De ware dienaar van Christus zal zich geroepen voelen om de hele waarheid te verkondigen, want dat is het, en dat alleen, dat in de nood waarin de mens zich bevindt kan voorzien. Wat een schade is er al aangericht door het verkondigen van een vervormd en verminkt Evangelie. Hoeveel zielen zijn al misleid door mensen die slechts één kant van de zaak verkondigden en niet de gehele raad van God! Mijn hart huilt als ik denk aan de vele gezinnen waar de antinomiaanse geloofsleer de dienst uitmaakt. Ik kan veel trieste verhalen vertellen van gezinnen, dood in hun zonden, van wie het geweten is dichtgeschroeid door het brandijzer van de dodelijke prediking waaronder ze zich bevinden. Ik heb goede overtuigingen verbrijzeld en verlangens gedoofd zien worden door het zielsvernietigende systeem dat de mens van zijn menselijkheid berooft en hem nog minder verantwoordelijk maakt dan een os. In de handen van de duivel kan er geen geschikter middel bedacht worden om zielen te vernietigen dan door een prediker die zondaars voorhoudt dat het niet hun plicht is om zich te bekeren van hun zonden of om in Christus te geloven. Predikanten die zichzelf arrogant genoeg een prediker of apologeet van het Evangelie durven te noemen. Hij leert dat God bepaalde mensen oneindig en onveranderlijk haat om geen andere reden dan dat Hij dat zo besloten heeft. Oh, broeders en zusters! Moge de Heere jullie behoeden voor de stem van de verleider en jullie altijd doof houden voor deze dwaalstemmen.
Een vertekend beeld van het Evangelie is ook een bedreiging voor christelijke gezinnen! Ik heb jonge gelovigen gekend, net bekeerd van hun zonden, die vreugdevol waren in hun prille christelijke leven en nederig hun God deelden. Maar het kwaad sloop naar binnen, vermomd in de mantel van de waarheid. De vinger van gedeeltelijke blindheid werd op hun ogen gelegd en ze konden slechts één leer onderscheiden. Zij zagen de uitverkiezing, maar niet de menselijk verantwoordelijkheid. De prediker die eerst geliefd was, werd nu gehaat, en degene die Gods Woord eerlijk verkondigde, werd als het grofste afval van allen beschouwd. En wat was het resultaat? Het tegenovergestelde van vriendelijkheid en liefde. Fanatisme nam de plaats in van liefde. Bitterheid overheerste het karakter waar voorheen een liefdevolle houding werd gevonden. Ik zou talloze voorbeelden kunnen geven van mensen die voortdurend en eenzijdig blootgesteld werden aan één bepaalde geloofsleer en daardoor buitensporig intolerant en verbitterd werden. En als een persoon eenmaal op dat punt is aangekomen, is hij maar al te bereid om de zonden te doen waartoe de duivel hem wil verleiden. Het is noodzakelijk dat het hele Evangelie gepredikt wordt, anders zullen zielen, zelfs die van christenen, beschadigd en verwond raken.

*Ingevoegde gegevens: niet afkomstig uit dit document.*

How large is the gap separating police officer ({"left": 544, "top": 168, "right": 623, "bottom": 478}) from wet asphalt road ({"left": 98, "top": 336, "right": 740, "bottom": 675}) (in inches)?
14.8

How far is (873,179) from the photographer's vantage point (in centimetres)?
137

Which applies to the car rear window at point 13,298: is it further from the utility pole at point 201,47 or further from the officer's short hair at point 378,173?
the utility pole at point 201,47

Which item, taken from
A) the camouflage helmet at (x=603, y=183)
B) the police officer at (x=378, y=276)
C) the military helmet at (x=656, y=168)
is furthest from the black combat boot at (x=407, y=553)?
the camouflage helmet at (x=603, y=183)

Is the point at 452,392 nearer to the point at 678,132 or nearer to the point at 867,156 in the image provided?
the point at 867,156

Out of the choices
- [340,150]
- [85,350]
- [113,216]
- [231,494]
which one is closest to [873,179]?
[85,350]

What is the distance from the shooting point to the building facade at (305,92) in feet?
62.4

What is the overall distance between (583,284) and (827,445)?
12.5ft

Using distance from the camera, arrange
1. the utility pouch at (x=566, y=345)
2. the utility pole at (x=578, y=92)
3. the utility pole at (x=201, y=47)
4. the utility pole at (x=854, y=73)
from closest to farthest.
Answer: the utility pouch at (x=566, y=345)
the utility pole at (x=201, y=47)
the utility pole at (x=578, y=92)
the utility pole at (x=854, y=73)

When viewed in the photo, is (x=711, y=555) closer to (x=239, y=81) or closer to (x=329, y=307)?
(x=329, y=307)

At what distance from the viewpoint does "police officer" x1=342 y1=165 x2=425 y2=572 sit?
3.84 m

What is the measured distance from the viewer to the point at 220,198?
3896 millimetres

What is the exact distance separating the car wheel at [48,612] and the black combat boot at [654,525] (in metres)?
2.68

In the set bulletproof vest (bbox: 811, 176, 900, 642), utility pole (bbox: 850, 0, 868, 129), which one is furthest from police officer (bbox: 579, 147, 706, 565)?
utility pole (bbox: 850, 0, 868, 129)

Ik heb vurige ijveraars gekend die met alles wat in hen was probeerden zielen voor Christus te winnen, totdat ze plotseling één bepaald leerstellig standpunt omarmden en niet langer de hele waarheid, waarna ze wegzonken in afgestompte onverschilligheid. Aan de andere kant zijn er teveel gelovigen geweest die in wetticisme vervielen door alleen de praktische kant van de waarheid te belichten en de leerstellige kant weg te laten. Ze spraken alsof ze redding moesten verdienen door hun werken en vergaten bijna de genade waardoor ze geroepen waren. Net als de Galaten raakten ze betoverd door wat ze hoorden. Degene die in Christus gelooft kan alleen zuiver, eenvoudig, heilig, genadig en gelijkvormig aan Christus zijn als de hele waarheid in Jezus wordt verkondigd. O mijn lezer, wat betreft de redding van zondaars kunnen we nooit verwachten dat God onze arbeid zegent, tenzij we het Evangelie in al zijn volheid verkondigen. Als ik slechts één deel van de waarheid neem en daarop aandring en al het andere uitsluit, kan ik nooit verwachten dat de zegen van mijn Meester erop rust. Als ik predik zoals Hij van mij vraagt, zal Hij het Woord zeker zegenen. Hij zal het nooit naar rond laten gaan zonder er Zijn persoonlijk en levende getuigenis aan te verbinden. Maar zodra predikers menen dat ze het Evangelie moet verbeteren, dat alles in elkaar moet passen, dat ze het moeten aankleden en mooier maken, Kun je er zeker van zijn dat mijn Meester vertrokken is en dat er “Ikabod” op de muren van de kerk geschreven staat. Hoevelen worden niet in de boeien gedreven omdat voorgangers de uitnodiging van het Evangelie negeren.